Suppose you have a sequence of functions $k_n$ that are $C^1$ on $[0,1]$. Suppose that:
- $k_n$ converge in measure to a function $k$
- $k'_n$ converge in measure to a function $h$
Call $E$ the set of points of differentiability for $k$. Is it true that $k'(x) = h(x)$ almost everywhere in $E$?
Notice that in the case $k\in C^1$, we can rephrase the problem as $$ k_m\to 0,\quad k'_m\to h \implies h=0 \quad a.e.? $$
From what I've seen, I expect the existence of a counterexample
Thanks to the properties of the convergence in measure, you can consider equivalently the convergence almost everywhere. Moreover, if $k_m'$ are equibounded, then the claim is true thanks to Lebesgue's Dominated Convergence Theorem, so a possible counterexample must have $k_m'$ not equibounded.
Here's an idea that should work for a counterexample. Define $f:\mathbb R\to [0,1)$ as follows: On $[0,1)$ set $f(x) = x,$ and then extend $f$ to all of $\mathbb R$ by making $f$ periodic with period $1.$ Now set $f_n(x) = f(nx)/n, n=1,2,\dots$ Then on $[0,1],f_n \to 0$ uniformly. Furthermore, for each $n,$ $f_n$ is differentiable on $(0,1/n)\cup(1/n,2/n)\cup\cdots \cup ((n-1)/n,1),$ with $f_n'=1$ there. Thus we have $f_n\to 0$ in measure, and $f_n'\to 1$ in measure.

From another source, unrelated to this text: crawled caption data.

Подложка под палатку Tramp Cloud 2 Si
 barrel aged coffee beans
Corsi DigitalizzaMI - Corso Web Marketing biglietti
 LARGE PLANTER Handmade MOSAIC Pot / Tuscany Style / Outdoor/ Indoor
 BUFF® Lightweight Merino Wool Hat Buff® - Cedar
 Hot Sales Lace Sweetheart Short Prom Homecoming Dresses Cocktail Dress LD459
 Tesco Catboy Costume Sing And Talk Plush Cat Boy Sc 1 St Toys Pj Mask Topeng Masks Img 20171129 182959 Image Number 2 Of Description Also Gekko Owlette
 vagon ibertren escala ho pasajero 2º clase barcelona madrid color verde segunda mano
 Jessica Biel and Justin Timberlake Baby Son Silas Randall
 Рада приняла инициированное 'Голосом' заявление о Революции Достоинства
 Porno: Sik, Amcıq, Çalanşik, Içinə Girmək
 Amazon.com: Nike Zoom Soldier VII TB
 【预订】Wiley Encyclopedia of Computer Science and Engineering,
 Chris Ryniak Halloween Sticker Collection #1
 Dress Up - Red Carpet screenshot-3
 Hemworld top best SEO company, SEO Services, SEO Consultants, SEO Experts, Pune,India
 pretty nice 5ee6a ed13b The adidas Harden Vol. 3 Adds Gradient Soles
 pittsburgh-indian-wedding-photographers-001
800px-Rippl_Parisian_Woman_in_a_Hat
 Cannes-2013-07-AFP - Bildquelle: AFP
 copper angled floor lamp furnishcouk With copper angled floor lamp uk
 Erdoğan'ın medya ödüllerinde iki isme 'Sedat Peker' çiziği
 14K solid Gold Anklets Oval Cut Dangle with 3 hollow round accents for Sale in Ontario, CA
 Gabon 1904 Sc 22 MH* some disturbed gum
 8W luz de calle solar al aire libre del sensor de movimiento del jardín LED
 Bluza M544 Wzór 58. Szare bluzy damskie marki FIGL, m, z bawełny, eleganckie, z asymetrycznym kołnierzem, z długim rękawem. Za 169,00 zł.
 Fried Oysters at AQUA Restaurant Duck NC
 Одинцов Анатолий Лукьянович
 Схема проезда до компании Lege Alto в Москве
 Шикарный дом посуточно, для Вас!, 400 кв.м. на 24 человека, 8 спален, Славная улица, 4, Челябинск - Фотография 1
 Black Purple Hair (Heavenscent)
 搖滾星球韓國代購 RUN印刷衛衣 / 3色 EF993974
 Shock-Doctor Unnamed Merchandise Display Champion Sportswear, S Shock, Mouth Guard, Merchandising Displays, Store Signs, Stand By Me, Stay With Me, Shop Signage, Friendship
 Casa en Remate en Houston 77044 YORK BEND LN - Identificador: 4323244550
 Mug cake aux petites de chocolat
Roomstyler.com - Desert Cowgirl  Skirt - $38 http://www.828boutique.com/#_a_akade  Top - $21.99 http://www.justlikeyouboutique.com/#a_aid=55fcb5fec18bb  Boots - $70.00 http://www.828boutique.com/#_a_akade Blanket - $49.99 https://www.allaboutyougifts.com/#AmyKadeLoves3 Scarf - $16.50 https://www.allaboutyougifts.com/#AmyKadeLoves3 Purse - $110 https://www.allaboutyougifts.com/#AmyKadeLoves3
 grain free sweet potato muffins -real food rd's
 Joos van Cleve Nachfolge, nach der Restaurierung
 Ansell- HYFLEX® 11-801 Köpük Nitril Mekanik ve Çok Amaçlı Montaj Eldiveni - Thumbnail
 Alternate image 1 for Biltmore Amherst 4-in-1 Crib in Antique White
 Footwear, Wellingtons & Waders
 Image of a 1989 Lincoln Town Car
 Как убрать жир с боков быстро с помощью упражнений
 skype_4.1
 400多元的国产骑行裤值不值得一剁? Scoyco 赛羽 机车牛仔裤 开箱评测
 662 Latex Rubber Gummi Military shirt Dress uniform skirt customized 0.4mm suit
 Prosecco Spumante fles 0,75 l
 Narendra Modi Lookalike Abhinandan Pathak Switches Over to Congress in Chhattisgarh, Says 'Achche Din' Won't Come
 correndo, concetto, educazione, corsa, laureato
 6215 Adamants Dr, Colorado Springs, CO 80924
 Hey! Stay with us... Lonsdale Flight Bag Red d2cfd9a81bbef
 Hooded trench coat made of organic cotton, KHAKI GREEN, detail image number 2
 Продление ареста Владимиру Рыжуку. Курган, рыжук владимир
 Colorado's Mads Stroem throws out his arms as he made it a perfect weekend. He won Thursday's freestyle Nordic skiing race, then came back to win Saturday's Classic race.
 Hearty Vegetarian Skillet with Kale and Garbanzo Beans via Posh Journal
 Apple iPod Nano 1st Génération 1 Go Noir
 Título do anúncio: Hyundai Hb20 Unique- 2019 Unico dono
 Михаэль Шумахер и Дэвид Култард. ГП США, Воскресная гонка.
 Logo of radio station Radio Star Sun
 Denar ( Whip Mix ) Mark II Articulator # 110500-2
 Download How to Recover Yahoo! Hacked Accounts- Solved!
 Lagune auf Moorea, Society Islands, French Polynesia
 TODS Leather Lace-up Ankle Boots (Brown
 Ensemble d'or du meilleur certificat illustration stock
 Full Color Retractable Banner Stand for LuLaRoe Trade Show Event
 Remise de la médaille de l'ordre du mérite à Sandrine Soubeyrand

Of course these $f_n$ are not in $C^1[0,1],$ nor even in $C[0,1].$ But surely for each $n$ there is $g_n\in C^1[0,1]$ close enough to $f_n$ to make this work. In fact, there exist smooth $g_n$ such that $0\le g_n \le 1/n,$ with $g_n'=1$ except for a set $E_n$ of small measure. How small? $m(E_n)\to 0$ is enough to give $g_n'\to 1$ in measure.